- **EXERCISE REQUIREMENTS**: Take the line containing "130 Sunshine Ln, Kyle, TX 78640 - Photo 13" and every line after it to the end of the material below; reproduce them exactly, without pictures.
========================================================================
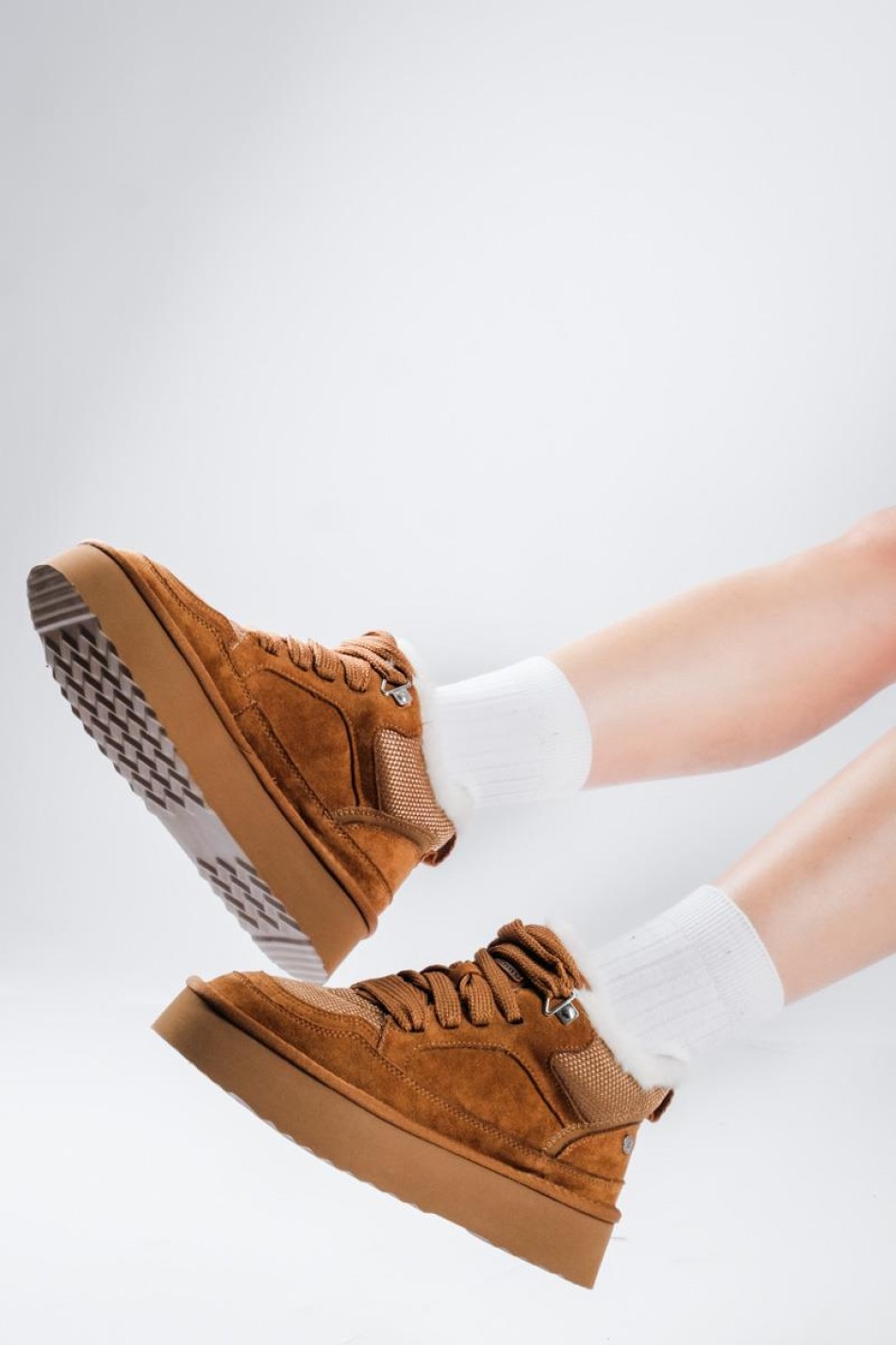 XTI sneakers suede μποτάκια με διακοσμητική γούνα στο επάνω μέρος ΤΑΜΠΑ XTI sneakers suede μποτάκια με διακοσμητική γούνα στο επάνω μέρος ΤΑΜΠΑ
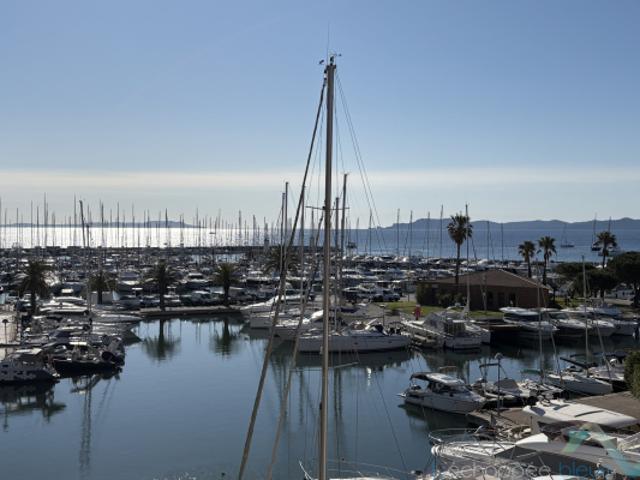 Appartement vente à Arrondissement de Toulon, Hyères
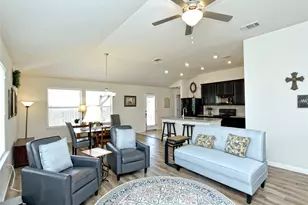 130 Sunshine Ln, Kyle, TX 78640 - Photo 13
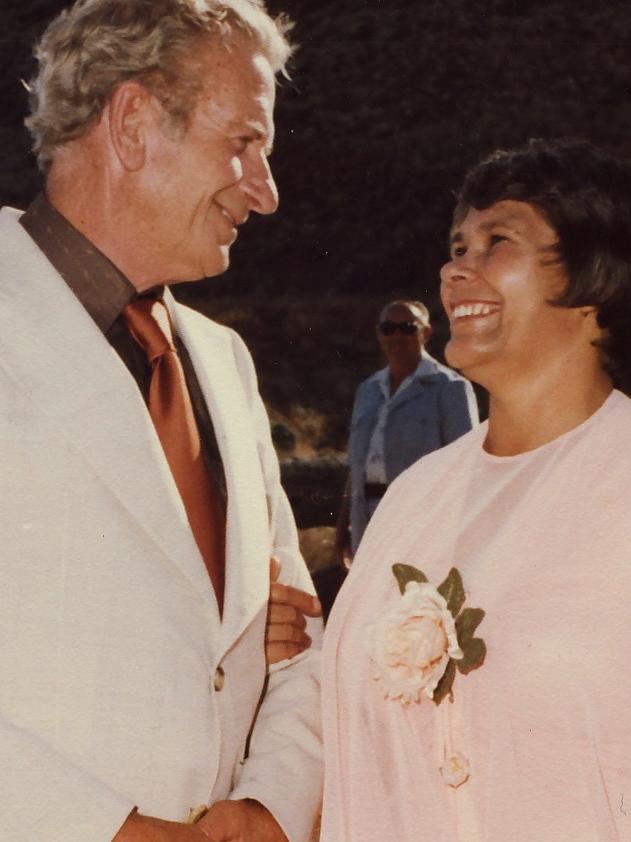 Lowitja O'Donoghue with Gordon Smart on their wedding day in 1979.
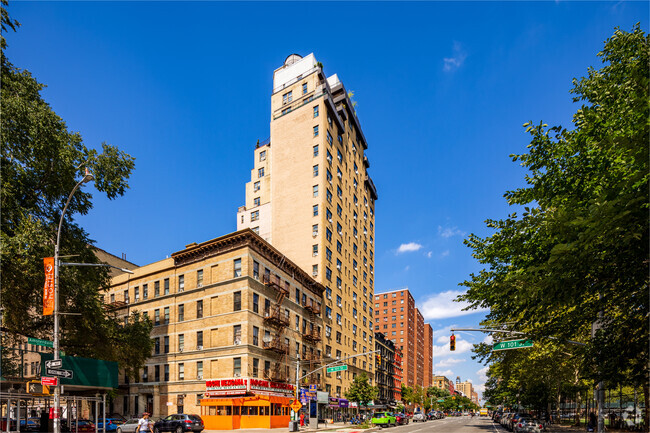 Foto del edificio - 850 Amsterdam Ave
========================================================================
- **COMPLETED EXERCISE**:
 130 Sunshine Ln, Kyle, TX 78640 - Photo 13
 Lowitja O'Donoghue with Gordon Smart on their wedding day in 1979.
 Foto del edificio - 850 Amsterdam Ave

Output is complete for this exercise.